→ **DATA SHOWN**

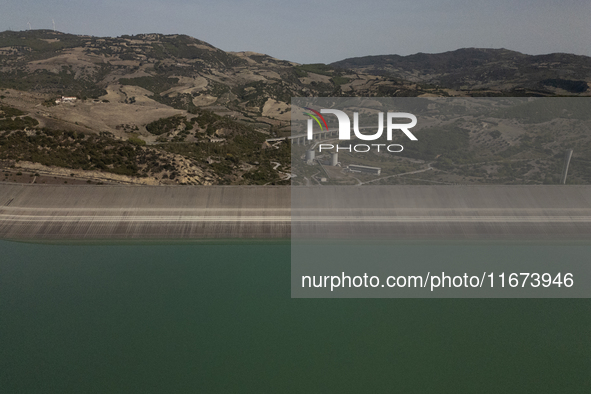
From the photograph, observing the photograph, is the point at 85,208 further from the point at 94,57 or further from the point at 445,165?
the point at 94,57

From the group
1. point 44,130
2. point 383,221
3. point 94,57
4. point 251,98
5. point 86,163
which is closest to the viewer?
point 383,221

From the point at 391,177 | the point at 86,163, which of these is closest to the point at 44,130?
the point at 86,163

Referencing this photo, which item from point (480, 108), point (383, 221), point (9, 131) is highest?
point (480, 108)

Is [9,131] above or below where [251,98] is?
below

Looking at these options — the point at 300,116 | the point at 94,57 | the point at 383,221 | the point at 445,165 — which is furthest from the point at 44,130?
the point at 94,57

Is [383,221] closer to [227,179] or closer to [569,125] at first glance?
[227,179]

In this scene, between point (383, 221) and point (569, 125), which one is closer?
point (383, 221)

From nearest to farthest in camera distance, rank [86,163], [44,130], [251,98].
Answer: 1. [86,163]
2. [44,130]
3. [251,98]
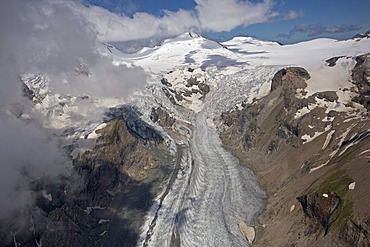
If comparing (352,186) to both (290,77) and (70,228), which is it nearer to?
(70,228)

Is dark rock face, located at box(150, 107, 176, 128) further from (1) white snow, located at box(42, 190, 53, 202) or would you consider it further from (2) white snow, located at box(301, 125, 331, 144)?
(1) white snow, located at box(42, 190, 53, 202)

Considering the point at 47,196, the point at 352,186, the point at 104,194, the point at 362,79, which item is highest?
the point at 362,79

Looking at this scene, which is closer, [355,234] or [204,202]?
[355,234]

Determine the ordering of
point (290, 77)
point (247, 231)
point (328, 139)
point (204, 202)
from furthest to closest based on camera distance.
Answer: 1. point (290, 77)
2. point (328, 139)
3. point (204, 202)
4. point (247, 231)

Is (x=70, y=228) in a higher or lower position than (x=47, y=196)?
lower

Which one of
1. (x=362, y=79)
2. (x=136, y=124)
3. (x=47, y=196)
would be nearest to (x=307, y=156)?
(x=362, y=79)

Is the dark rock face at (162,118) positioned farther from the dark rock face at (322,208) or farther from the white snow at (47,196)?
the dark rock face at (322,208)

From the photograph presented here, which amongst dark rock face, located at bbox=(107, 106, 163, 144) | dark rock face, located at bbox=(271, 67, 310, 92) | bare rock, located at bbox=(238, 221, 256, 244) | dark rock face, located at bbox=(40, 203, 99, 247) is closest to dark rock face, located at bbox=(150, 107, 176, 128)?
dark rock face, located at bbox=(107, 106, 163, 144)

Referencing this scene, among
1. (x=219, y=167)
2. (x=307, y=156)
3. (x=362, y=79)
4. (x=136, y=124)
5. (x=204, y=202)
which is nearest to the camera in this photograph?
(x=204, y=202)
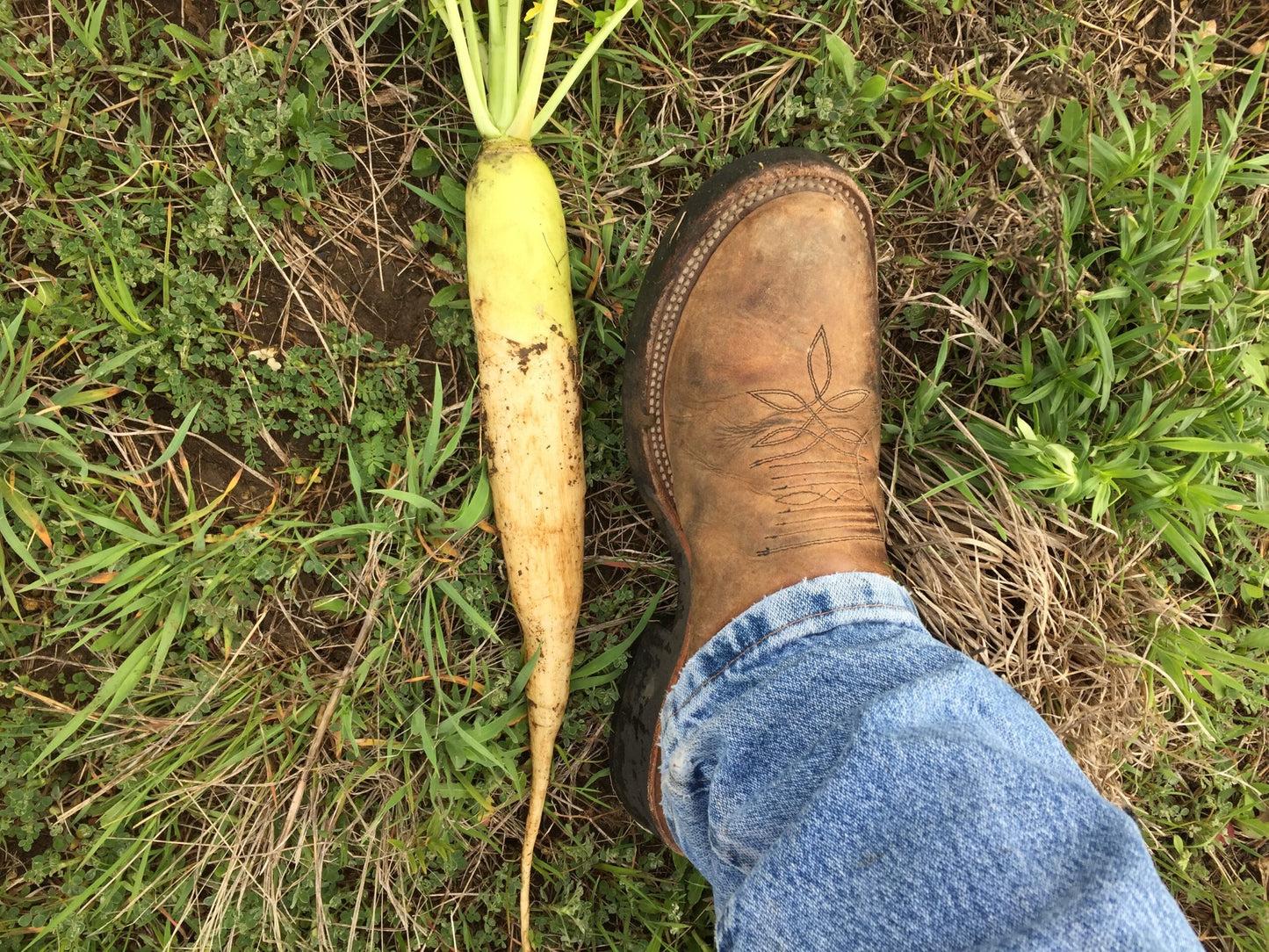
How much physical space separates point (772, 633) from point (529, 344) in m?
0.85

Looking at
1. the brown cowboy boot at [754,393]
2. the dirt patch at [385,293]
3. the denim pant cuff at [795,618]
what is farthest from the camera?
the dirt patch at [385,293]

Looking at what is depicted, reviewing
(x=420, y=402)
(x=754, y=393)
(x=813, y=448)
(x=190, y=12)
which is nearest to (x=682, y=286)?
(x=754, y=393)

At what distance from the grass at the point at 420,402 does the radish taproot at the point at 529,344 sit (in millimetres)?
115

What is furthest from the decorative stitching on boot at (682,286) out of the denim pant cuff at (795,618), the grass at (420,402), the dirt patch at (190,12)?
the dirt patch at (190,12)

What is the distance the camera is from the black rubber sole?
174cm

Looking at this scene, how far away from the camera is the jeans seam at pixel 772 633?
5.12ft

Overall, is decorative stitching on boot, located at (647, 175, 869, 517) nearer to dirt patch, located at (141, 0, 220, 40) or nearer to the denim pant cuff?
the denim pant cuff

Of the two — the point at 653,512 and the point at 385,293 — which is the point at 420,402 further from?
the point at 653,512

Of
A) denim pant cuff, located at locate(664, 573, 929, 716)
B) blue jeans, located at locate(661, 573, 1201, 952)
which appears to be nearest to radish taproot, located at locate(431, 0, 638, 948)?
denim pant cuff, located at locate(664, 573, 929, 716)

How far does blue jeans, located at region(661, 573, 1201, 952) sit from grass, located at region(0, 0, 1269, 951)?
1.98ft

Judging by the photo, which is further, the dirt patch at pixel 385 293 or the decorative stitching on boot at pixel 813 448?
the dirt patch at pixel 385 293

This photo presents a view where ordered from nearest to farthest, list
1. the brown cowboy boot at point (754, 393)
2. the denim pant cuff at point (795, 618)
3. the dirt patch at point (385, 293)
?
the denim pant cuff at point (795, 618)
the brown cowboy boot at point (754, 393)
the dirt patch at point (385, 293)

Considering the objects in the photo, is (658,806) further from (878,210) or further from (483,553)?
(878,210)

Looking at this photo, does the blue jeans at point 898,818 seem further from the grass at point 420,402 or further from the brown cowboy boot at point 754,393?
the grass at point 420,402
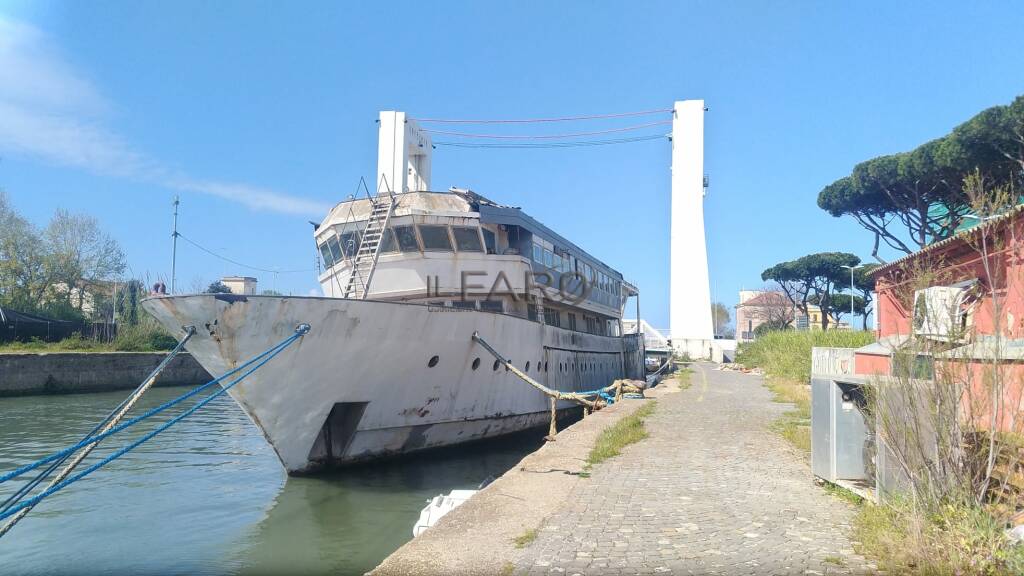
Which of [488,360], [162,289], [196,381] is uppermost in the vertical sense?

→ **WHAT TO DO**
Recast the listing above, from the line with "Looking at this photo, does" through the end of the listing, as a Markdown table with the columns Row and Line, one row per line. Skip blank lines and leave out the pictures.

→ **EXPECTED OUTPUT**
| Row | Line |
|---|---|
| 1 | Looking at this photo, does the blue jeans at point 898,818 seem further from the grass at point 420,402 or further from the brown cowboy boot at point 754,393? |
| 2 | the grass at point 420,402 |
| 3 | Which of [488,360], [162,289], [196,381] is uppermost in the vertical sense? |